Bill Gates is an incredible example of how the best and brightest can be way out of touch with reality in America.
Recently I heard an interview with Bill Gates and his wife. They plan to donate 90% of their wealth to charity.
During the TV interview, Bill Gates said that in the future he wants 80% of all Americans to be college educated.
Colleges students are selected on the basis of their IQ (or perhaps because of athletic ability or some quota imposed by the government). Colleges and universities pride themselves on being set up to educate “the best and brightest”.
At UCLA, where I was once an assistant professor, I did not see students with IQs below 100. In my years of service in the US Army Mathematics Steering Committee, I visited many university campuses. I did not see students with IQs below 100 there either.
An IQ of 100 is average. Therefore, the “Bill Gates quota” would apply a new level of “dumbing down” to the education system.
Here in Harford County Maryland, one of the most productive schools is our Vo-Tech high school. It does not focus on IQ; it focuses on capability to produce. They do not limit technical to “high-tech”. They don’t dumb down the students’ education. But they don’t accept 80% either.. They admit students who love doing what Vo-Tech teaches. They focus on building productivity.
Bill Gates was privileged, brilliant and doing what he loved from the age of puberty, as do the kids at Vo-Tech.
I wonder what makes Bill Gates think that 80% of the population will love doing what college prepares them for.
Indeed President Obama’s recent focus on junior colleges seems to me to be a much better idea than that proffered by Bill Gates.
I earned four degrees from Cal Tech. Nevertheless, I may have been less productive than either of my two brothers who were not college educated.
The oldest of them had a successful career in the U.S. Air Force Strategic Air Command. When he left the Air Force he started a very successful business. In -,
After my other brother got out of the Army at the end of World War II, he went to work in the oil fields.
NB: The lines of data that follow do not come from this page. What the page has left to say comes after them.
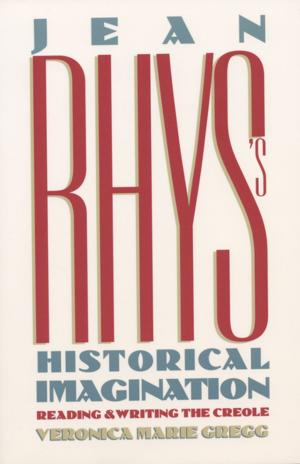 bigCover of the book Jean Rhys's Historical Imagination by 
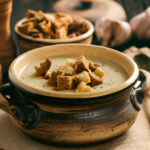 Garlic Soup Recipe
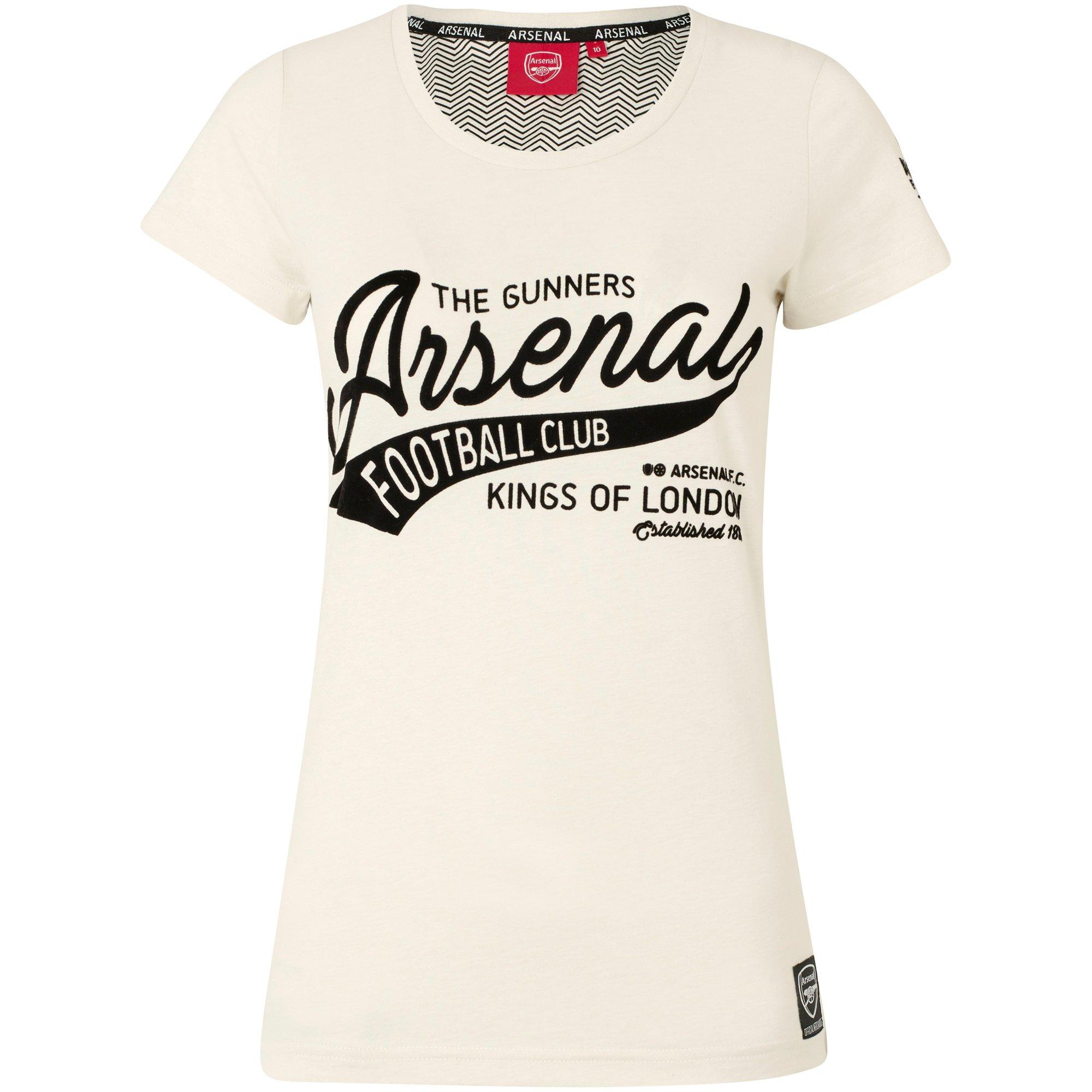 womens arsenal top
He started out, as I did later, as a roustabout. Eventually he became one of the nation’s experts on “secondary recovery”. Secondary recovery is a highly technical method of reclaiming the residual 85% of the oil left behind when traditional production methods no longer work. He was doing what he loved.
My take is that an education system in which 80% of the population find a productive niche which they love would do much for the country. College educating people who do not love what they find there will not do much for the country. Dumbing down the college Curriculum will not do much for the country.